Comme le groupe l'a lui-même dit (voir intro), cette Terre Sacrée c'est le Brésil, sujet majeur de l'album. Sans être un concept-album, donc, l'œuvre d'Angra a cela d'original qu'elle considère tous les acteurs de la conquête du nouveau continent. L'histoire de "The Shaman" prend fermement place dans le monde tribal par exemple, mais des titres comme "Nothing To Say" et "Carolina IV" se mettent dans la tête des explorateurs, évoquant leur soif de découverte, leur passion, puis la corruption de cette passion. C'est donc d'un véritable travail d'écriture qu'il s'agit ici, avec des textes allusifs et ésotériques mais toujours porteurs de sens. La chanson "Carolina IV", à ce propos, est bluffante. Je dois absolument mentionner son break, long de plus de deux minutes (la chanson en fait treize), une des parties instrumentales les plus abouties jamais écrites par un groupe de métal à mon sens. Il faut l'écouter, car durant ces quelques dizaines de secondes, c'est Angra dans toute sa gloire que l'on écoute, l'Angra qui a été un très, très grand groupe de métal.

Alors pourquoi n'ai-je pas mis à cet album le 19/20 que je pensais lui mettre au départ? Parce qu'il y a quelques rares ombres à ce tableau enchanteur. Première en ligne: la production qui ne permet pas aux chansons de prendre toute leur dimension, en particulier en ce qui concerne les guitares et la batterie.
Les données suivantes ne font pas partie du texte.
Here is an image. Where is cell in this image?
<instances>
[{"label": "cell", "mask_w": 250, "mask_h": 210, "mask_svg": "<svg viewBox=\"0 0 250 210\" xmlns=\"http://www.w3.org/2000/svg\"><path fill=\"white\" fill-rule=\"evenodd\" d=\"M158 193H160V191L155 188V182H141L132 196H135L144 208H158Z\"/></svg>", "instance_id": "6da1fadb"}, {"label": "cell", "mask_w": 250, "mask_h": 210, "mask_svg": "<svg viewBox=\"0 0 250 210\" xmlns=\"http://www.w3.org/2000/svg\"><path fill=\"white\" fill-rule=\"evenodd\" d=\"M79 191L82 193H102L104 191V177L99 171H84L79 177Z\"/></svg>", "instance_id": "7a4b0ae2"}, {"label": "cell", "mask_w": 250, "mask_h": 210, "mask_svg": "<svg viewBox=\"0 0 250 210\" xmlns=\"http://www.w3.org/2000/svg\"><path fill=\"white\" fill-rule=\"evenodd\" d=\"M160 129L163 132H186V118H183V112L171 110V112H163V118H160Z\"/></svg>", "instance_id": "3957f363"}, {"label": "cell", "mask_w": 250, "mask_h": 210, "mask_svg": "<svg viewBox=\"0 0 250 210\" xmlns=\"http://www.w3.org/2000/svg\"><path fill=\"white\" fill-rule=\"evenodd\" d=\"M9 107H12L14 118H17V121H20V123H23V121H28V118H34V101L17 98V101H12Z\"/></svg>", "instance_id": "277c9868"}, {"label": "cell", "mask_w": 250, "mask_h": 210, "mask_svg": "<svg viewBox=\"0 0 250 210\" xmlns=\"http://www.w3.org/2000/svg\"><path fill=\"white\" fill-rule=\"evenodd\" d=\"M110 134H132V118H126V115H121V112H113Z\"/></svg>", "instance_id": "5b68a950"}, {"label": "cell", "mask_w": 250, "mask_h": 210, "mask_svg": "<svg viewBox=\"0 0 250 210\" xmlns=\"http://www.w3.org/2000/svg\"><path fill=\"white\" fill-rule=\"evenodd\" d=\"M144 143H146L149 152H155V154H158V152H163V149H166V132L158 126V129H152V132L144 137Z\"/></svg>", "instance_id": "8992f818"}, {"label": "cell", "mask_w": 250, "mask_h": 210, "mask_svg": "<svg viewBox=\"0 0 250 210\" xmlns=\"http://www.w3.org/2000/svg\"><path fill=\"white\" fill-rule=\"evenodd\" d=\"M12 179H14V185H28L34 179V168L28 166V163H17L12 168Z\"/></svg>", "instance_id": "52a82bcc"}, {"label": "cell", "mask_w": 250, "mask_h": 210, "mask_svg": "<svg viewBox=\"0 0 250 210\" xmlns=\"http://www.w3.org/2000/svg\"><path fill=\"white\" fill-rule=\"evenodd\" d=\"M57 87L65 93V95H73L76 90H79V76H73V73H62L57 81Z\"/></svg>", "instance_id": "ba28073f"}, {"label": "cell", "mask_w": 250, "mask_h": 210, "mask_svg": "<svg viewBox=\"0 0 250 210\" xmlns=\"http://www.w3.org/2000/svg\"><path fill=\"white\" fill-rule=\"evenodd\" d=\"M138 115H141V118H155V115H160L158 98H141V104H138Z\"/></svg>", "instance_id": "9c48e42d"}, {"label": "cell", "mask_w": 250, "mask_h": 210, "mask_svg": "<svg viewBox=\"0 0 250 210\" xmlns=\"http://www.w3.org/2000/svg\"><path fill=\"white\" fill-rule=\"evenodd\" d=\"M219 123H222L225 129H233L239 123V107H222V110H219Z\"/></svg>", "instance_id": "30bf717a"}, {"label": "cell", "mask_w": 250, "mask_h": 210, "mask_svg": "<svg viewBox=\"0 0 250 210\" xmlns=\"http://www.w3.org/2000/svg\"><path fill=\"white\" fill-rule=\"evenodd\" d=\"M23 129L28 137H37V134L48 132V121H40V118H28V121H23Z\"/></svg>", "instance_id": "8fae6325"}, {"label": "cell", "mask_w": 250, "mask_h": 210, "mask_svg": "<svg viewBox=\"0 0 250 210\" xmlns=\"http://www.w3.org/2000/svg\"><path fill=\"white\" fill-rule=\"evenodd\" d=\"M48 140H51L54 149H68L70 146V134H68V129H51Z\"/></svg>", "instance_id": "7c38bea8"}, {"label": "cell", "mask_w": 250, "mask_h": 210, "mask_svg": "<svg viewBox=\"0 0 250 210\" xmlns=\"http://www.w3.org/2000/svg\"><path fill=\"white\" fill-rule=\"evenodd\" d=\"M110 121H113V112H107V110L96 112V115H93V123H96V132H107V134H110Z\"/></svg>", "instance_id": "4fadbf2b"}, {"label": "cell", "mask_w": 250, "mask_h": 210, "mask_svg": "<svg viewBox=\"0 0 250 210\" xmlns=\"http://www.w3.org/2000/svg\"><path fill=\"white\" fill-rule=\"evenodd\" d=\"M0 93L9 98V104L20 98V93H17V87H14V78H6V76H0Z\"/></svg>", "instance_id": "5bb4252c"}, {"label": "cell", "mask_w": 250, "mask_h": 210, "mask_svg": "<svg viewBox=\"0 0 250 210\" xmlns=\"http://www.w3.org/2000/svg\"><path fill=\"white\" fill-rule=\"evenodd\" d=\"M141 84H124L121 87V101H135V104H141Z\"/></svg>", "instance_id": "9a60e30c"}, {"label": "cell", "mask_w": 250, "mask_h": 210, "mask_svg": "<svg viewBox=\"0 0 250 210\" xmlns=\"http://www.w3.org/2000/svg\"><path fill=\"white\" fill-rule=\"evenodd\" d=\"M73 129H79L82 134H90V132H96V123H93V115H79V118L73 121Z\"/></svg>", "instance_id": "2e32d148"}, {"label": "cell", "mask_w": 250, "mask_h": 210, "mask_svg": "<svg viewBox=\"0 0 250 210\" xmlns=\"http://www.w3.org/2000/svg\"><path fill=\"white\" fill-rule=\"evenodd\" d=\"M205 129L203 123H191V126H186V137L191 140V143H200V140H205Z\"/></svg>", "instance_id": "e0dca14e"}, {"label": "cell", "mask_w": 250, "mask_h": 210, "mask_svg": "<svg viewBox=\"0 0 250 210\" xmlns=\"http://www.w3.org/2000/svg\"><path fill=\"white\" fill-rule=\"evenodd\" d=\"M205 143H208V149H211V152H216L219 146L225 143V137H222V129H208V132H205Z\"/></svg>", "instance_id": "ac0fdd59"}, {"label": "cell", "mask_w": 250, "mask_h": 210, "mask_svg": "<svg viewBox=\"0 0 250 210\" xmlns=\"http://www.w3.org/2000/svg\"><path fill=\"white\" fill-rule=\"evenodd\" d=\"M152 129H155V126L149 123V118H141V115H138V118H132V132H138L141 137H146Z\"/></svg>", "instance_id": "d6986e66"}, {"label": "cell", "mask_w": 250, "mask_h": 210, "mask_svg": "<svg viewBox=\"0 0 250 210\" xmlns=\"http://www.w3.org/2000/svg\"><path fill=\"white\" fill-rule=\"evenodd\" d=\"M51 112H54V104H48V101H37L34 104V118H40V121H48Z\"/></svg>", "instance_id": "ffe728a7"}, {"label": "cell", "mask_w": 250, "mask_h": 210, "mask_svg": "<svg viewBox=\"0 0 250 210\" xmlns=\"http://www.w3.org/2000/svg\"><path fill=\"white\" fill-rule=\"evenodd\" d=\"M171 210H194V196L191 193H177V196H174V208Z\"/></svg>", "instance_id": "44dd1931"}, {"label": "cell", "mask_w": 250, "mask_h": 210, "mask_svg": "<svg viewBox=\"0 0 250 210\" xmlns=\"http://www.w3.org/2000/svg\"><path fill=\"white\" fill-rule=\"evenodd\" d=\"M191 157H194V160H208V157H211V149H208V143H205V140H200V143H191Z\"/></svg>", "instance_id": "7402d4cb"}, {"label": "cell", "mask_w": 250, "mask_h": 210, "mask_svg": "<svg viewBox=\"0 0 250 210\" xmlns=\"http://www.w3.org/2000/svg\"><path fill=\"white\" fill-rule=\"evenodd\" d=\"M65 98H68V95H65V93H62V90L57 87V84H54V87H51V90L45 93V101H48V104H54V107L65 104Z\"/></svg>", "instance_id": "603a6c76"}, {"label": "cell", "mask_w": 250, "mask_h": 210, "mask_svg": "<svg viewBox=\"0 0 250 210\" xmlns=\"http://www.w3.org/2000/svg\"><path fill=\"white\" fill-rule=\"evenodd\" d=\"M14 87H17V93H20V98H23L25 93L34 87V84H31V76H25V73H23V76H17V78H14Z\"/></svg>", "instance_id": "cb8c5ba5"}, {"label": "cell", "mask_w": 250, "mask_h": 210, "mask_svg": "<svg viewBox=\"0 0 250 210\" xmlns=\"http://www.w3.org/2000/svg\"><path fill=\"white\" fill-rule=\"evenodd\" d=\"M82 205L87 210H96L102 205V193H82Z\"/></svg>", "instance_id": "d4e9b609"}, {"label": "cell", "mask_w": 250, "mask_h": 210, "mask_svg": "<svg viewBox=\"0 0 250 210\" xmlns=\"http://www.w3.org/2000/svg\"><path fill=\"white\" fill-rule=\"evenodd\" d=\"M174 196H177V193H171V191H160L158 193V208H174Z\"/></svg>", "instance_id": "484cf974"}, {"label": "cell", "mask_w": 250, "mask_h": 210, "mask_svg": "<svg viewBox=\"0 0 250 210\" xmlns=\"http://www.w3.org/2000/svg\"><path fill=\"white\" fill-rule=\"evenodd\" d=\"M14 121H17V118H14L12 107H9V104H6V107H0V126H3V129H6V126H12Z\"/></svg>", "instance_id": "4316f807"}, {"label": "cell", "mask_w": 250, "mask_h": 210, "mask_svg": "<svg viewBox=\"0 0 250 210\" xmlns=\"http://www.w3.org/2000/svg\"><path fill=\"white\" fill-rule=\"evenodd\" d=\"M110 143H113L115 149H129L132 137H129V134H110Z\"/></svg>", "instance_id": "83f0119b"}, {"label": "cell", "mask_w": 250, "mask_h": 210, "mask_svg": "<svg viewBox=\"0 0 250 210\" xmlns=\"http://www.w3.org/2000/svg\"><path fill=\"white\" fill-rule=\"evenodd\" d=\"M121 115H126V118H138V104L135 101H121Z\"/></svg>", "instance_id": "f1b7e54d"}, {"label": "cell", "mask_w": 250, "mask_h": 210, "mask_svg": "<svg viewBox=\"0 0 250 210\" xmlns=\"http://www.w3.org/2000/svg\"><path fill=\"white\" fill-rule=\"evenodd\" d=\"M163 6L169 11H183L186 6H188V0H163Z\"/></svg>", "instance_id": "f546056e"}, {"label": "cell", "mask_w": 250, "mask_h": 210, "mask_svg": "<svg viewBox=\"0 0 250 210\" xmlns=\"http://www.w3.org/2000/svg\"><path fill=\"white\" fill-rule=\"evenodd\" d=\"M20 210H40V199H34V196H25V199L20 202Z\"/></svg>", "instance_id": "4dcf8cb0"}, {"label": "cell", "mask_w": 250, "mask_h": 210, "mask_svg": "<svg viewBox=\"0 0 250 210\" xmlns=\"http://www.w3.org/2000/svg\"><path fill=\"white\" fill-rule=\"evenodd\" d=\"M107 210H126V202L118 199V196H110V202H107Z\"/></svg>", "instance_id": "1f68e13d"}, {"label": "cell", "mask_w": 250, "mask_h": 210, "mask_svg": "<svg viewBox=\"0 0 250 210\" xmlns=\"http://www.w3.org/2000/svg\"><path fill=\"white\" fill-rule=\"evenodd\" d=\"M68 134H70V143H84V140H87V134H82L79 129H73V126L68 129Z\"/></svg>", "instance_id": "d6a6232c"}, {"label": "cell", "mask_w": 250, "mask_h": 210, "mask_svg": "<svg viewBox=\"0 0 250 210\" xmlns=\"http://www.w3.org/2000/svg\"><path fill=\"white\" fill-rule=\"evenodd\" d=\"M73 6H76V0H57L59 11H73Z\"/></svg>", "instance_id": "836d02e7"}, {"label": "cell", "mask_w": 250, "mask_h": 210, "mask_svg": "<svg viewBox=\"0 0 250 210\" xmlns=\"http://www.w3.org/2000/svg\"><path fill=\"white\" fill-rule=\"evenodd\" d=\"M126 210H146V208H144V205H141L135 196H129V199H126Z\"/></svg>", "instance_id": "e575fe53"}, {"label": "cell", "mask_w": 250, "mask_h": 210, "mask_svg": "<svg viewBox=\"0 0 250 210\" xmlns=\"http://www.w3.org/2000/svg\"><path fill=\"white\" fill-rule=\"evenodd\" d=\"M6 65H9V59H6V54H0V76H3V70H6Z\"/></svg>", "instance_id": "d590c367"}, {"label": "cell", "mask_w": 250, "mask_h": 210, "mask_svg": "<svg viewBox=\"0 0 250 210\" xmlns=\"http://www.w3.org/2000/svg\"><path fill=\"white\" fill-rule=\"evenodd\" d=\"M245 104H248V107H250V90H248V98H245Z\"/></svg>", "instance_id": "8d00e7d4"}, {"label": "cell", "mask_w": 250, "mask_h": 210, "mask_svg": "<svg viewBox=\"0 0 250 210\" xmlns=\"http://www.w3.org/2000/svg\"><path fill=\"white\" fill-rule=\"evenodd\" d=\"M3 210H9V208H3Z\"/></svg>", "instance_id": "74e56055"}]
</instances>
Les parties des deux guitaristes sont sous-mixées, et le son bien que très pro fait limite froid, numérique, ce qui est vraiment dommage car le côté métal est un poil trop à l'arrière parfois, quand trop de pistes de claviers se superposent. Quant à la batterie, c'est vraiment rendre peu d'hommage aux talents de Confessori, batteur phénoménal, que de lui avoir attribué un son pareil… Pour résumer, la double pédale est presque inaudible, et la caisse claire vient de loin.


Les compos restent d'une qualité incroyable, bien sûr, mais bon, c'est un peu du gâchis… Sinon les ballades, "Make Believe" et "Deep Blue", sont à mon avis en-deça des autres compos, même si la voix de Matos colle des frissons au début de "Deep Blue". Mais bon, ces chansons sont juste bonnes alors que les autres sont incroyables, vous me saisissez? Le décalage m'a un peu surpris mais tout ça reste d'un niveau frisant le génie. En conclusion, Holy Land est un album incontournable, l'expression d'un équilibre que le groupe ne retrouvera jamais (car il n'essayera pas de toute façon). Holy Land est un manifeste artistique.